--- PROBLEM DETAILS ---
Reproduce every line of the listing below without any changes, but leave out the pictures.

+++ EXERCISE INPUT +++

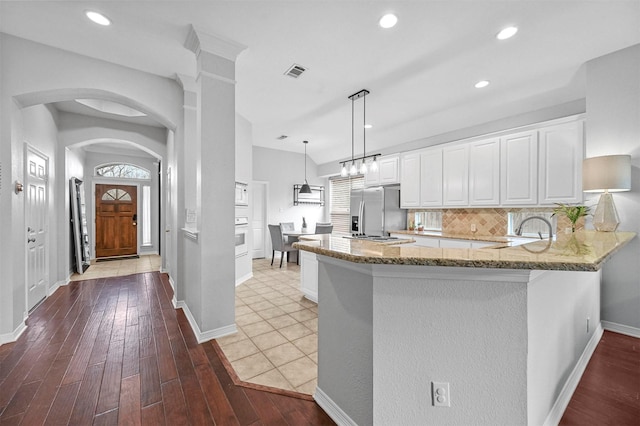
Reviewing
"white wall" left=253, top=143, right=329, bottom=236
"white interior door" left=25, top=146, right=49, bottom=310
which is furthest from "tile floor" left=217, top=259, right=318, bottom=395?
"white wall" left=253, top=143, right=329, bottom=236

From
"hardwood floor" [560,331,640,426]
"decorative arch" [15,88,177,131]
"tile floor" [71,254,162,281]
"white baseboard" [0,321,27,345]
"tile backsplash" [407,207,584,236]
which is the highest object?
"decorative arch" [15,88,177,131]

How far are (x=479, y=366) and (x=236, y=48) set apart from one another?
3.04 meters

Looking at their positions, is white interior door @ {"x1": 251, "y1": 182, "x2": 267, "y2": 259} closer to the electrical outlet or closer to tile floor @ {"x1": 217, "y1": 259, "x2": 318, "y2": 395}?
tile floor @ {"x1": 217, "y1": 259, "x2": 318, "y2": 395}

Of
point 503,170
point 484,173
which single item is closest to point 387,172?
point 484,173

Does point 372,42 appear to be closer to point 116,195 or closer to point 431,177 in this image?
point 431,177

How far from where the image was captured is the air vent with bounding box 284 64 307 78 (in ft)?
9.54

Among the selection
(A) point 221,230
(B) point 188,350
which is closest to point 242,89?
(A) point 221,230

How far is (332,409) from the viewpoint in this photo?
1.54 meters

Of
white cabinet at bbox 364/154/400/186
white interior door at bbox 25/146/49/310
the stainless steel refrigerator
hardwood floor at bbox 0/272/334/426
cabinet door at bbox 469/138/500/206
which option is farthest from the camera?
white cabinet at bbox 364/154/400/186

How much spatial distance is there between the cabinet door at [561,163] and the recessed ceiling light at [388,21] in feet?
8.30

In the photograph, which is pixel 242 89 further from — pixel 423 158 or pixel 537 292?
pixel 537 292

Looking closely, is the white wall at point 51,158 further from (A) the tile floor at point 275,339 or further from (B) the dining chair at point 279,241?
(B) the dining chair at point 279,241

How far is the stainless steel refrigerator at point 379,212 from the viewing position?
489cm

+++

--- FINISHED EXERCISE ---
Reviewing
"white wall" left=253, top=143, right=329, bottom=236
"white interior door" left=25, top=146, right=49, bottom=310
which is furthest from "tile floor" left=217, top=259, right=318, bottom=395?
"white wall" left=253, top=143, right=329, bottom=236

From
"hardwood floor" [560,331,640,426]
"decorative arch" [15,88,177,131]
"tile floor" [71,254,162,281]
"white baseboard" [0,321,27,345]
"tile backsplash" [407,207,584,236]
which is the highest object?
"decorative arch" [15,88,177,131]

How far are (x=479, y=366) and (x=236, y=48) set apart from one another?
3.04 meters

Looking at their positions, is white interior door @ {"x1": 251, "y1": 182, "x2": 267, "y2": 259} closer to the electrical outlet or closer to tile floor @ {"x1": 217, "y1": 259, "x2": 318, "y2": 395}?
tile floor @ {"x1": 217, "y1": 259, "x2": 318, "y2": 395}

Of
point 503,170
point 484,173
which single item is closest to point 387,172?
point 484,173

Does point 372,42 appear to be closer to point 116,195 or closer to point 431,177 in this image?
point 431,177

How far from where the image was captured is the air vent with bounding box 284 64 307 78 (in ft)?
9.54

Among the selection
(A) point 221,230
(B) point 188,350
which is closest to point 242,89?
(A) point 221,230

How far is (332,409) from the viewpoint in this photo?
1.54 meters

Of
white cabinet at bbox 364/154/400/186
white interior door at bbox 25/146/49/310
the stainless steel refrigerator
hardwood floor at bbox 0/272/334/426
cabinet door at bbox 469/138/500/206
which option is farthest from the camera?
white cabinet at bbox 364/154/400/186

How much spatial distance is there between the cabinet door at [561,163] and the recessed ceiling light at [388,21] in feet?
8.30

In the photograph, which is pixel 242 89 further from — pixel 423 158 or pixel 537 292?
pixel 537 292

Looking closely, is the white wall at point 51,158 further from (A) the tile floor at point 275,339 or further from (B) the dining chair at point 279,241?
(B) the dining chair at point 279,241

How far is the stainless steel refrigerator at point 379,212 from the viewing position?
489cm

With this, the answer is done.